On y entrevoit déjà son combat pour l’éducation et le respect des droits des femmes. Son féminisme, il le clame, le proclame…
Attachez votre sang, le cœur va décoller…
« Il est socialement prouvé qu’on a tous besoin d’une vraie bande d’amis,
Et si tu trouves qu’ils le méritent, élève-les au rang de famille !
Je ne te demande pas de mettre celle de sang et celle de cœur en conflit,
Je voudrais juste qu’on revoit tous ensemble la définition du terme « FAMILLE »,
Et toi, quelle est la tienne ? »
On sent dans le souffle des vers une analyse chirurgicale des relations humaines. L’auteur interpelle sur le fait que la famille de sang peut nous tourner le dos et on va en construire au fil des rencontres. Parfois, ceux qu’on a trouvé dans la rue, à l’école, à l’université, au travail peuvent devenir notre famille.

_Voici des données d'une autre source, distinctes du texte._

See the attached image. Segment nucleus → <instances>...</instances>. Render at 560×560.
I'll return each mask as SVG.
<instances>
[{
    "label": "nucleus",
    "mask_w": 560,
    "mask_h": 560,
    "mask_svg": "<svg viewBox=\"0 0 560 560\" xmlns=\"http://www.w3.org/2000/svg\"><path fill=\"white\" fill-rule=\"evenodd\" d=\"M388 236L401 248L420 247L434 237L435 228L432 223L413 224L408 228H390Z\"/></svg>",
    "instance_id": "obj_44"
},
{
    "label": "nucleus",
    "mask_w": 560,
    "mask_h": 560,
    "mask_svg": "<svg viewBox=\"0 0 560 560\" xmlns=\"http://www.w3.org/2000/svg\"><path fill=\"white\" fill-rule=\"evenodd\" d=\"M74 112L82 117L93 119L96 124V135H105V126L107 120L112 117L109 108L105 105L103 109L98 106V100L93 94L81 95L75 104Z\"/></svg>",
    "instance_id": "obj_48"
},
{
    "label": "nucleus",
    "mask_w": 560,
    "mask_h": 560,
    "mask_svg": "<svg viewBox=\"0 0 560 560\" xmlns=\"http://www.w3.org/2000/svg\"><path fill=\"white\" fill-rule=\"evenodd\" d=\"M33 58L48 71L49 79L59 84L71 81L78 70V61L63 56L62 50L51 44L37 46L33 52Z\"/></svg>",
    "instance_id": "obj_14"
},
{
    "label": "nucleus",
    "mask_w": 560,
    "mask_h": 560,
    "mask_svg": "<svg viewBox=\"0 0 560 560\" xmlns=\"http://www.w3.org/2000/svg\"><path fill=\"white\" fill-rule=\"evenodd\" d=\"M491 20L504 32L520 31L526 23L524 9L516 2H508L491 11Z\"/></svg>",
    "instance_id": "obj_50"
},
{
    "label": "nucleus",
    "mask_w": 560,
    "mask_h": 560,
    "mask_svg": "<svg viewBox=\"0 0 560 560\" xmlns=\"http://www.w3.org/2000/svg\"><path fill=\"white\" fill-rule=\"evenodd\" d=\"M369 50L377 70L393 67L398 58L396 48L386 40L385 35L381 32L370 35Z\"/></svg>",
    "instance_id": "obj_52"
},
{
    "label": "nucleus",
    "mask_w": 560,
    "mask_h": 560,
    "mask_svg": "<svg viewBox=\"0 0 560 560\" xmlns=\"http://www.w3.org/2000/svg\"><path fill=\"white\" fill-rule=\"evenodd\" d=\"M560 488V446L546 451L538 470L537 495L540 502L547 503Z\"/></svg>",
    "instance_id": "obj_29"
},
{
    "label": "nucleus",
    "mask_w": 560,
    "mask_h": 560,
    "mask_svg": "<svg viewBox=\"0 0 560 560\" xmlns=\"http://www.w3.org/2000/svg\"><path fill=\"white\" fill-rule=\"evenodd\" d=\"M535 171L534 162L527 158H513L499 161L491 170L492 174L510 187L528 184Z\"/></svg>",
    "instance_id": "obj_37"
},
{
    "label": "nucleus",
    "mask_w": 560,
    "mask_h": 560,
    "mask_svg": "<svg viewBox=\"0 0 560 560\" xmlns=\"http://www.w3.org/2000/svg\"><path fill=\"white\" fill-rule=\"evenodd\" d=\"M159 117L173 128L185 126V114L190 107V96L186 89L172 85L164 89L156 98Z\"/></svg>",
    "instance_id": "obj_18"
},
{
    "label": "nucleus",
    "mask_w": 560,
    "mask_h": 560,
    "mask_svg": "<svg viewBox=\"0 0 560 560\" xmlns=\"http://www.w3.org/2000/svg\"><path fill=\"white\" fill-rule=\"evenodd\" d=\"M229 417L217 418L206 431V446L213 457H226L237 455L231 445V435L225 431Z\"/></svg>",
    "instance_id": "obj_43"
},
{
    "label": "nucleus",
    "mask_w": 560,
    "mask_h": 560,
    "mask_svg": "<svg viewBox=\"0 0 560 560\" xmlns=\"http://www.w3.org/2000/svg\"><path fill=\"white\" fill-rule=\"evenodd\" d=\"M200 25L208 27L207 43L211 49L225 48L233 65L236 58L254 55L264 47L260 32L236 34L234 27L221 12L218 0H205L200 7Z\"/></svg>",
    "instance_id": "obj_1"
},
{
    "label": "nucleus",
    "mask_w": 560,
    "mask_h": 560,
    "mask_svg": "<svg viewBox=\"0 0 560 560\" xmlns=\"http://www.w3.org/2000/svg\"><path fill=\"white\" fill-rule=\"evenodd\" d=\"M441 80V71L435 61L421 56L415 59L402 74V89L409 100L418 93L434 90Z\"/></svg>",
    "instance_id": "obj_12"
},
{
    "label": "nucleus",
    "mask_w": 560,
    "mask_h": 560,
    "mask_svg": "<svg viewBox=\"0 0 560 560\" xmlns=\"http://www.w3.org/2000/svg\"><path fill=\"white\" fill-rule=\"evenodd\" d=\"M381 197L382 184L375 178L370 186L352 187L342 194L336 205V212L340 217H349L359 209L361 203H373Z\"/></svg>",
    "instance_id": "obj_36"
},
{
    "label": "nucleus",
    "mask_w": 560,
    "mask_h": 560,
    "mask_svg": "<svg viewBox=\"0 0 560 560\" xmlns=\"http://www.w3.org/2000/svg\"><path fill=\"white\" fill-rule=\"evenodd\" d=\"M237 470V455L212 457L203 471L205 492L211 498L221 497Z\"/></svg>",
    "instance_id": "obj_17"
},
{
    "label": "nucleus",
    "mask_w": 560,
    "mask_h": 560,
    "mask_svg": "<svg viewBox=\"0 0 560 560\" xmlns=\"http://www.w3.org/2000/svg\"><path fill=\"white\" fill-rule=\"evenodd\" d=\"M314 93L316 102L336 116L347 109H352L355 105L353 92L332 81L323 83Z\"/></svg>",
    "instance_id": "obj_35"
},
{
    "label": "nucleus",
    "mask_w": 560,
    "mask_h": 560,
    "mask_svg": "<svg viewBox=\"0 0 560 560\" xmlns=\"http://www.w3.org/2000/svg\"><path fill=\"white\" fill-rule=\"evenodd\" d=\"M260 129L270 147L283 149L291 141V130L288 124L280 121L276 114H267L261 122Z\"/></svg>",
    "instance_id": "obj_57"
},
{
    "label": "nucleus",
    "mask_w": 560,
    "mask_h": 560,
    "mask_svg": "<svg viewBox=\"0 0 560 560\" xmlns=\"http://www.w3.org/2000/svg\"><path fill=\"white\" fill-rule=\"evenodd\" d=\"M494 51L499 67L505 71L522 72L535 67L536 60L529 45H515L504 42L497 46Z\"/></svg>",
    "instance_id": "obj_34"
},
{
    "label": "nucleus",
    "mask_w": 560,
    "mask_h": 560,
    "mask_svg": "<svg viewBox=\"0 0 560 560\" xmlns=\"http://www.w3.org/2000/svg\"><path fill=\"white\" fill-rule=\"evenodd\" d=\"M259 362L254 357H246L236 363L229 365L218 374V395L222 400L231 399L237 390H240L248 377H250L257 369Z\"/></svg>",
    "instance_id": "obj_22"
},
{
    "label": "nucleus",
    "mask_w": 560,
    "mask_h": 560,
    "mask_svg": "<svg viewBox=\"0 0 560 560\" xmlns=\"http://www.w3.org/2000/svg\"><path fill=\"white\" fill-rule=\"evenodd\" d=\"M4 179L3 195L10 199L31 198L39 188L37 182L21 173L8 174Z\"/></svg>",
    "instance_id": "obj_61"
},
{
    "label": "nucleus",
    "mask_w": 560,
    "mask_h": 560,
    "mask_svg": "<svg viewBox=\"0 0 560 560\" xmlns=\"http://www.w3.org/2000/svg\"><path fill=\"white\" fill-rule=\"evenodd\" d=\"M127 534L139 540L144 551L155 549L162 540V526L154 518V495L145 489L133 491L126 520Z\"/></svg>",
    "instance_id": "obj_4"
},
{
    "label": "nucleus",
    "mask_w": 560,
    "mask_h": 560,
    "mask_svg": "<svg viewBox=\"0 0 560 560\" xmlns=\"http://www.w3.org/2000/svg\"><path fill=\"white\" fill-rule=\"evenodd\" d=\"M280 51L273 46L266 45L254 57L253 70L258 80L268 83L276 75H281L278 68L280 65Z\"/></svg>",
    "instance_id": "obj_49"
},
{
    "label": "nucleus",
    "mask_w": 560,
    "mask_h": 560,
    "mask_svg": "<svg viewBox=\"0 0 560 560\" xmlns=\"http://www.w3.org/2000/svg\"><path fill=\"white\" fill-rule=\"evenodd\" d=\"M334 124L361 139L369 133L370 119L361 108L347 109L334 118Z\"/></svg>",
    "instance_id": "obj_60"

Oui l’amitié peut être une merveille, un cadeau du ciel comme il peut aussi être venimeux. Toutefois, Jerry nous donne ici une leçon d’humanité en misant sur l’humanisme : « Peu importe la fin de l’histoire, tu resteras une composante de cet hymne sans aucune rancœur... »
Tant que l’espoir est permis, on peut encore édulcorer nos amers oxymores, et accepter de composer avec de joyeuses mélancolies, signer pour le meilleur.
Subitement, le style de l’auteur m’interpelle. Pour un puriste, Jerry est intriguant.
Il déconstruit les codes et personne n’ose dire qu’il ne fait pas de la poésie. On y entend et ressent le souffle du rap texte. Un peu de slam.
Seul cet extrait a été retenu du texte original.